Are monsters allowed to be cute? Well these monsters certainly are. The pages in this book are full of super cute “scary” creatures. A parent monster and child monster creep through the forest meeting purple-horned skunks and bloodsucking ducks, creatures hidden and not, while the parent monster describes all the ways he loves the little one.

Come along through the swampy forest as they dance over toe biting stones, encounter mummified bass, and banter their love back and forth. And just try to resist a snuggle with those seriously adorable spiders!

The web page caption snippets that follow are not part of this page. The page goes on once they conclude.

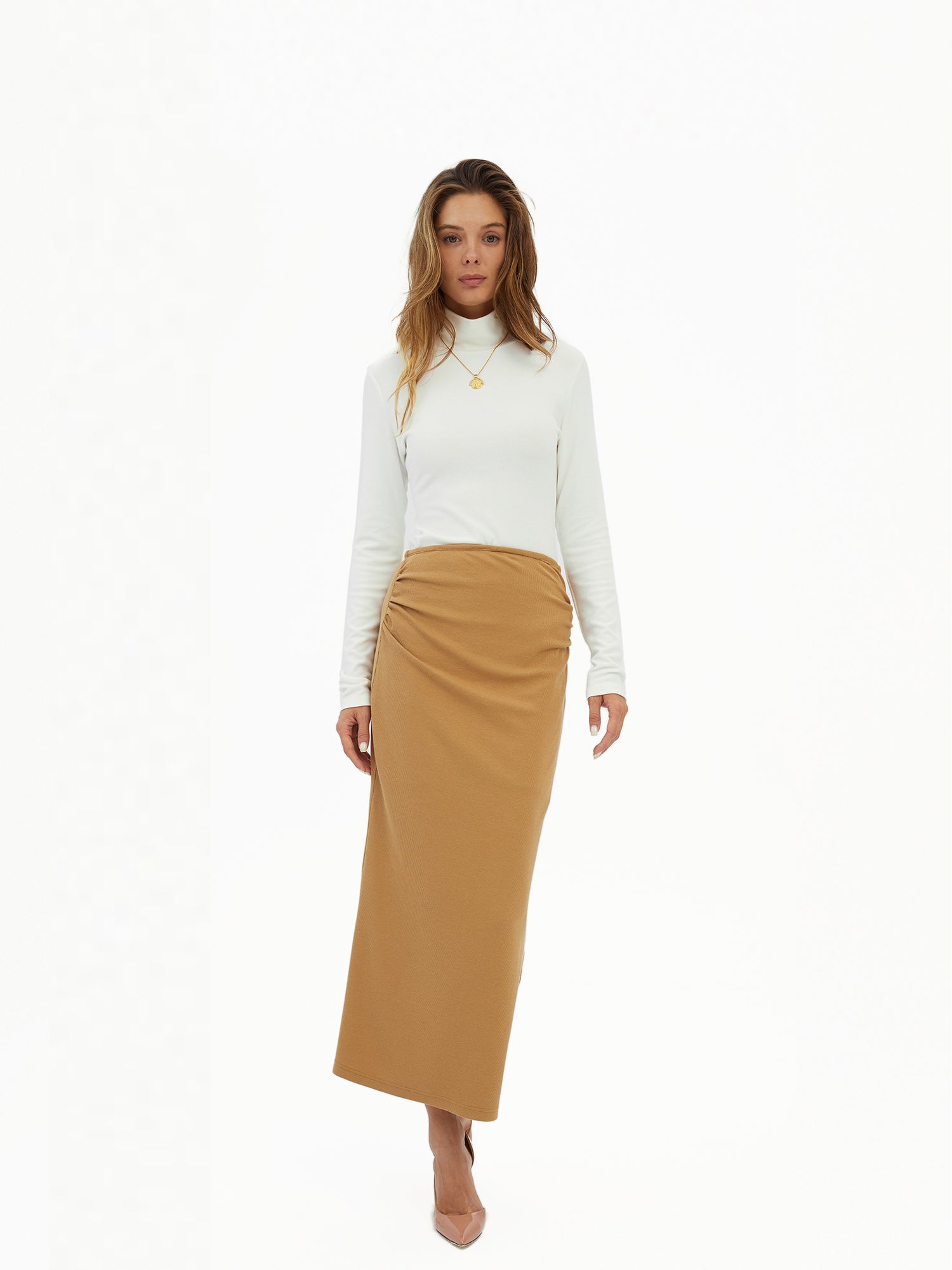 Ruched-Front Midi Skirt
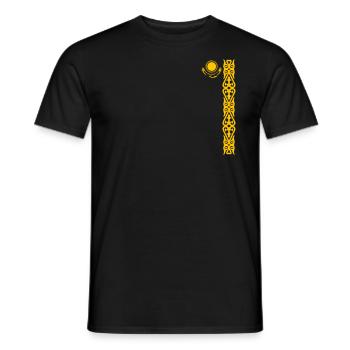 Kasachstan Flagge Symbol - Sonne und Adler - Männer T-Shirt - Schwarz - Vorne - AI Model Male 178 light (178cm)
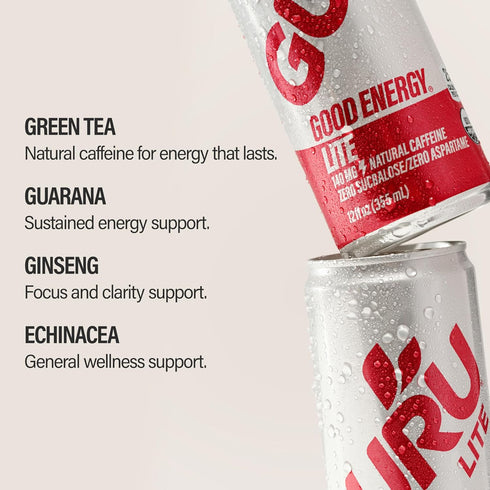 140MG 12oz (Pack 12) GURU Lite Organic Energy Drinks, Clean Energy Drink with Plant Based Natural Caffeine from Green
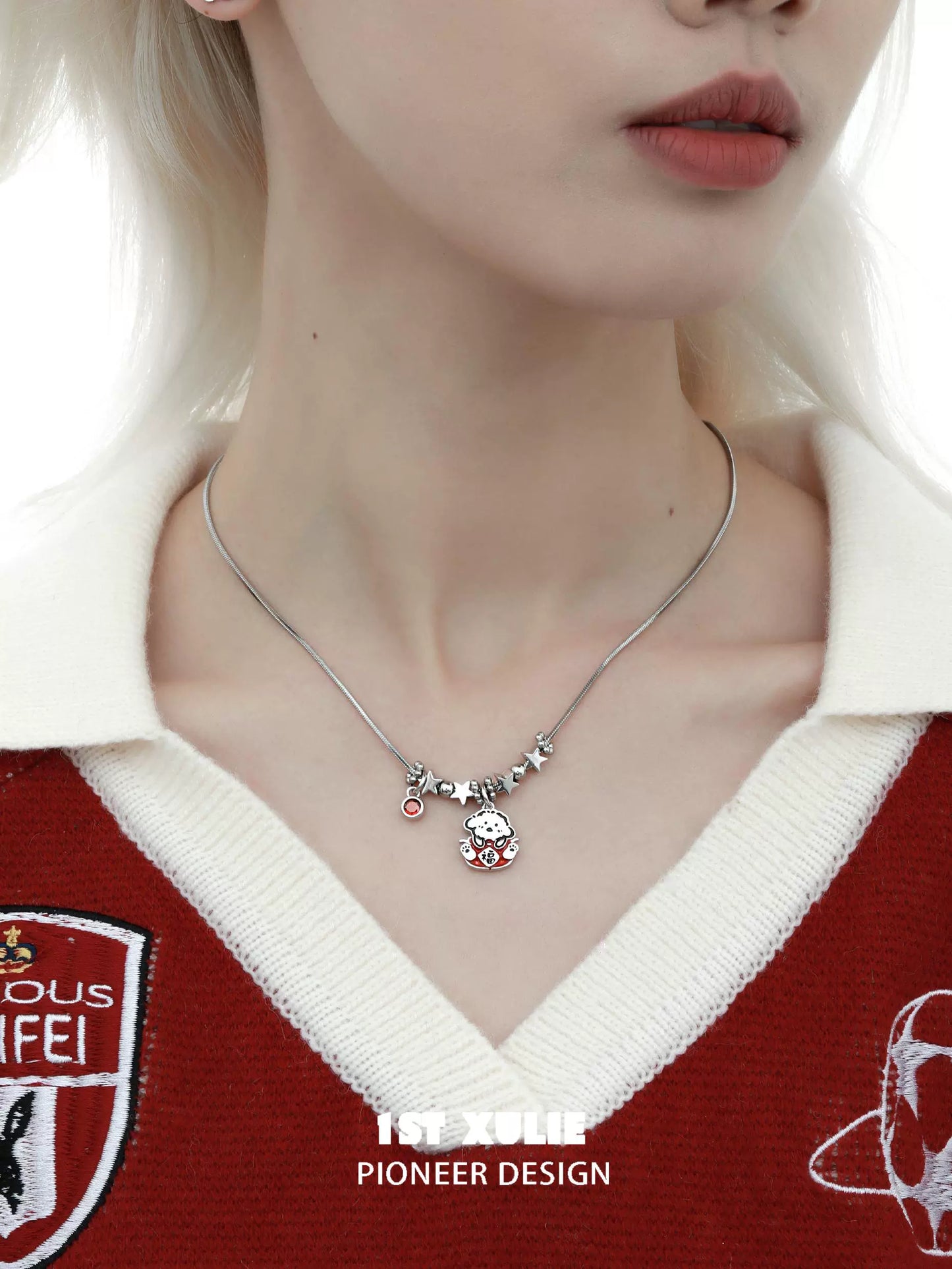 Y2K Happy Pup Pendant Necklace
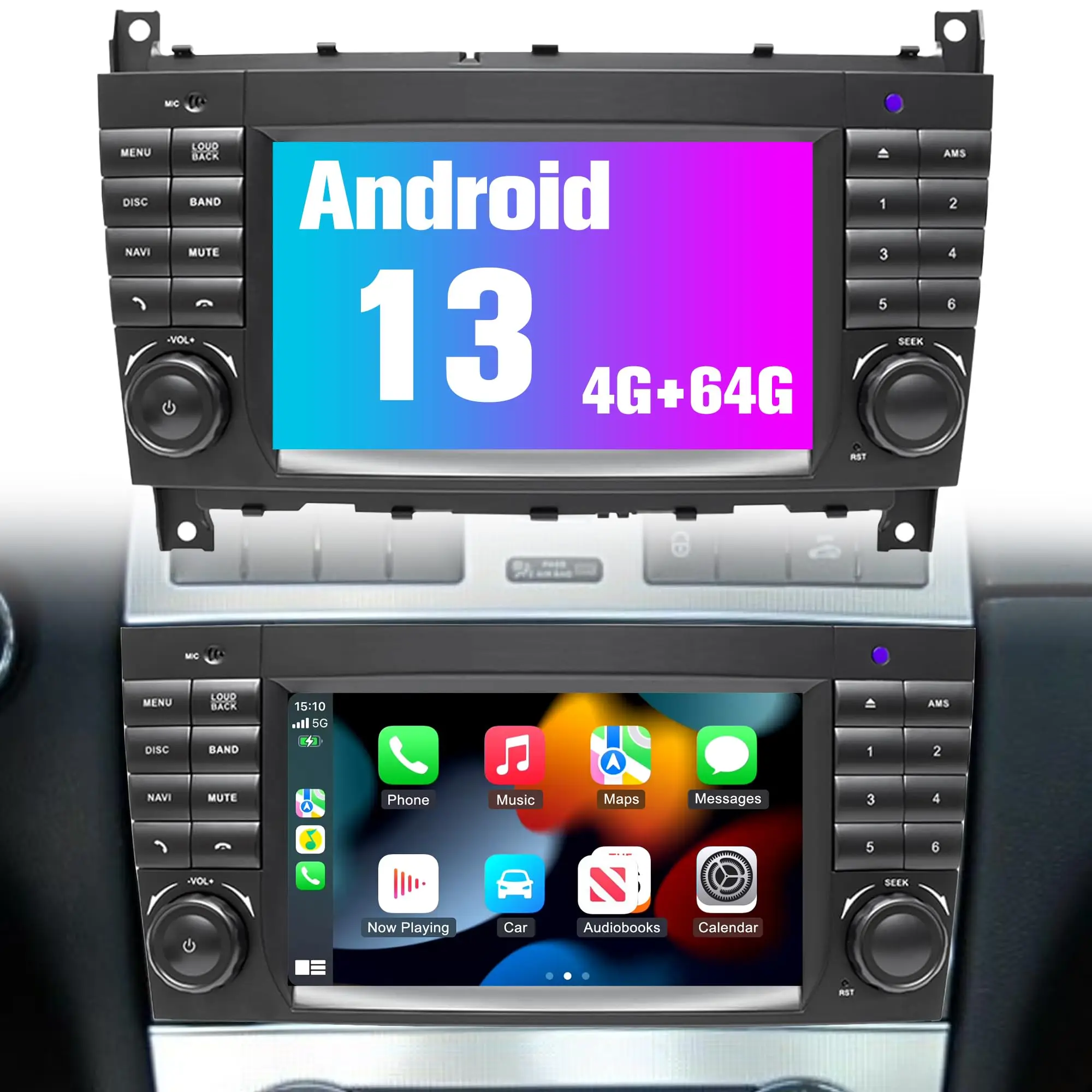 

7’’ Android car radio for Mercedes Benz W311 W315 [4+64G]Carplay Android Auto,Bluetooth, FM AM radio, SWC, rear camera, 4G, WIFI
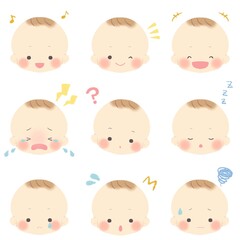 男の子の赤ちゃんイラスト(表情セット)やわらかシリーズ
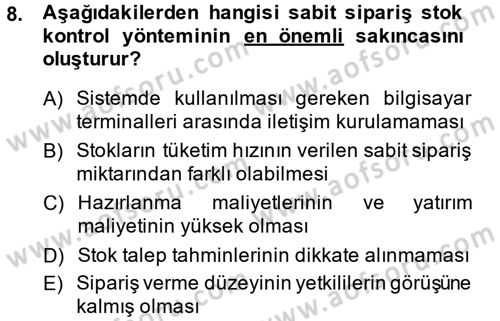 Maliyet Analizleri Dersi 2013 - 2014 Yılı (Vize) Ara Sınav Soruları 8. Soru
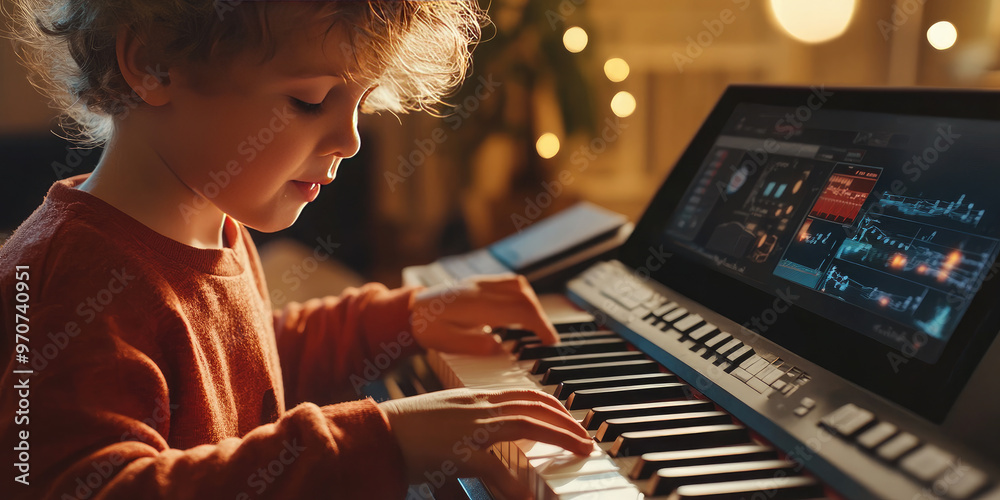 Child's hands playing piano with bright bokeh and music notes flowing from the instrument, conveying music education, passion and creativity Child's hands playing piano with bright bokeh and music notes flowing from the instrument, conveying music education, passion and creativity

It’s gross and sticky and stinky and so creative! Everything little kids love, including the safe, goodnight-tuck-into-bed at the end. And it’s our favorite Kevan Atteberry book ever!

“Do you love me as much

as the BUBBLING SLIME

that covers our feet

in a THICK GOOEY GRIME?”

“I treasure you more

than the SLOW OOZING MUCK

squished through our toes

as we pull them unstuck.”

 

4. Serafina and the Black Cloak

by Robert Beatty

This creepy book shrouded in mysteries might give me nightmares! Consider yourself warned. Lily and I discovered this book at the same time, and when she said she was reading it at school, and that I “had to read it!” I wondered if it might fit into our Halloween Spook Fest, and IT DOES!!!

12-year-old Serafina lives a hidden life in the basement of Biltmore Estate with her father. No one knows of her existence and her father insists she keep it this way. Nocturnal by nature, not afraid of the dark or long hidden hallways in the underbelly of this mansion, Serafina prides herself on being the CRC (Chief Rat Catcher) for Biltmore. Yes, she catches rats, ewwwwweeee!!! Remember, I said, nightmares are possible.

Like all young heroes and heroines, Serafina finds herself no longer content with her life the way it is. She wonders where she came from, what happened to her mother, why her father doesn’t want anyone to know about her, and her greatest wish is to be seen. When a freaky, disgusting creature in a black cloak starts “disappearing” children from the estate, in an eerie, spooky, nightmarish way, Serafina embarks on a journey into the forbidden forest, full of demons, to save the children and ultimately unravel the mystery of her own life.

Lily says, “There’s lots of spooky, creepy detail in this book so you feel like you are there, and it’s especially creepy when the man in the black cloak is devouring children, because there’s this rattling sound,” Yep, creep factor 1000!

Looking for a strong, unique, and clever heroine for a middle grade reader in your Frankenstein clan, Serafina is the girl for you. And I love that we just discovered her, and that it’s a series so we can read more about her in Serafina and the Twisted Staff, and Serafina and the Splintered Heart.

Have a safe, spooky, haunted Halloween everyone!